__The task__: Below are entries; copy exactly the lines from the one with "Palm Floral Tumbler" through the one with "EA7 Woman Jersey Miniskirt - white", both included, and leave out the rest.

__Record set__:
----
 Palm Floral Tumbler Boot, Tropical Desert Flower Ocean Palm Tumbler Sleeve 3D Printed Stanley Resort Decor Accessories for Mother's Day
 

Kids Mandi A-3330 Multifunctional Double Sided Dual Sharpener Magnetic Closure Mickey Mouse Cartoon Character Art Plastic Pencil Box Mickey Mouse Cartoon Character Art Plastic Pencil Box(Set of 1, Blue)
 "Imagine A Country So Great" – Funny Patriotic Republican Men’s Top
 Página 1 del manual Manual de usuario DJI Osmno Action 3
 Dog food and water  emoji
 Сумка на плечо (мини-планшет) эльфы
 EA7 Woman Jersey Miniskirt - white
----
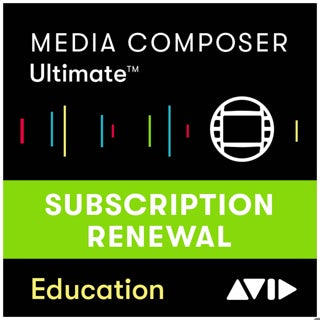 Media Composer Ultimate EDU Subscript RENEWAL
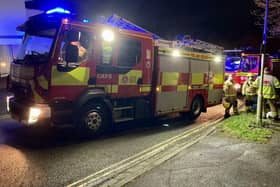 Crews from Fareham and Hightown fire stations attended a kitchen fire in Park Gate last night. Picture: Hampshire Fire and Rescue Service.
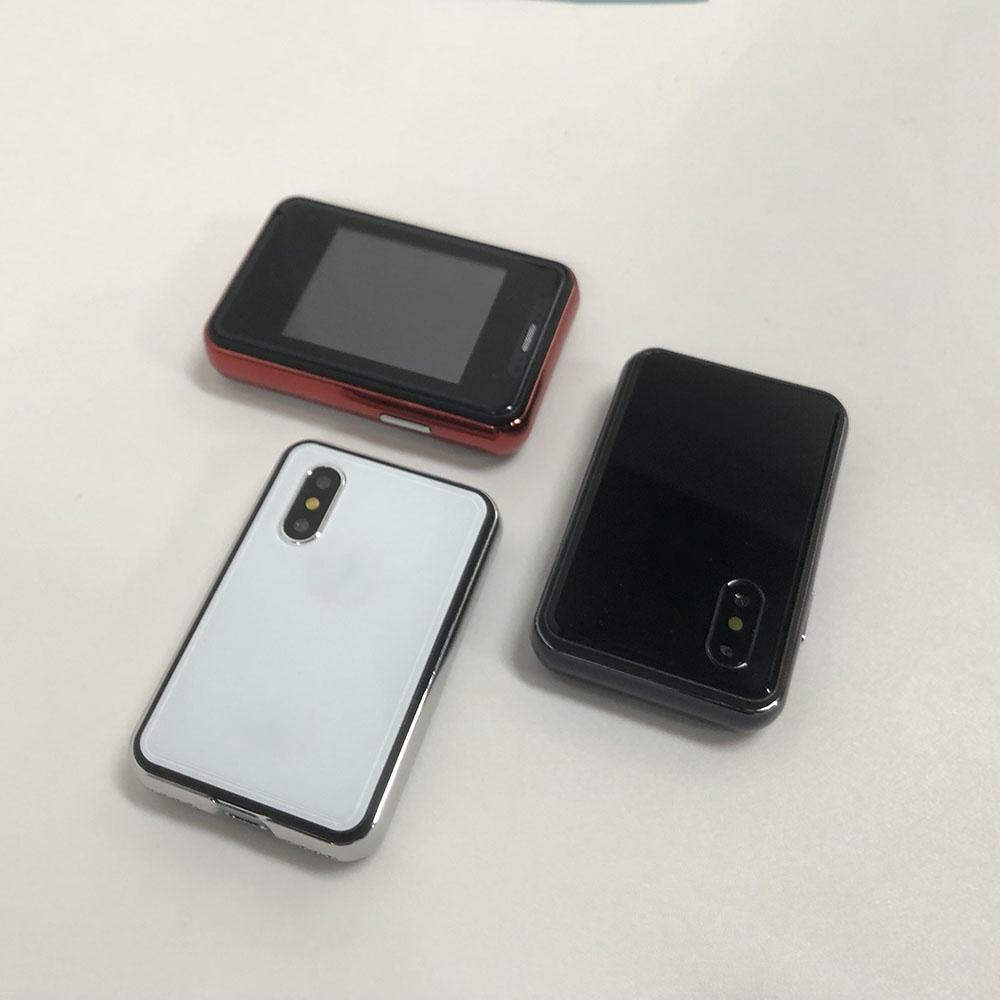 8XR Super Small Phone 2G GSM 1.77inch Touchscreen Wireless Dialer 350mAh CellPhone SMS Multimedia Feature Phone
----
__Written solution__:
 Palm Floral Tumbler Boot, Tropical Desert Flower Ocean Palm Tumbler Sleeve 3D Printed Stanley Resort Decor Accessories for Mother's Day
 

Kids Mandi A-3330 Multifunctional Double Sided Dual Sharpener Magnetic Closure Mickey Mouse Cartoon Character Art Plastic Pencil Box Mickey Mouse Cartoon Character Art Plastic Pencil Box(Set of 1, Blue)
 "Imagine A Country So Great" – Funny Patriotic Republican Men’s Top
 Página 1 del manual Manual de usuario DJI Osmno Action 3
 Dog food and water  emoji
 Сумка на плечо (мини-планшет) эльфы
 EA7 Woman Jersey Miniskirt - white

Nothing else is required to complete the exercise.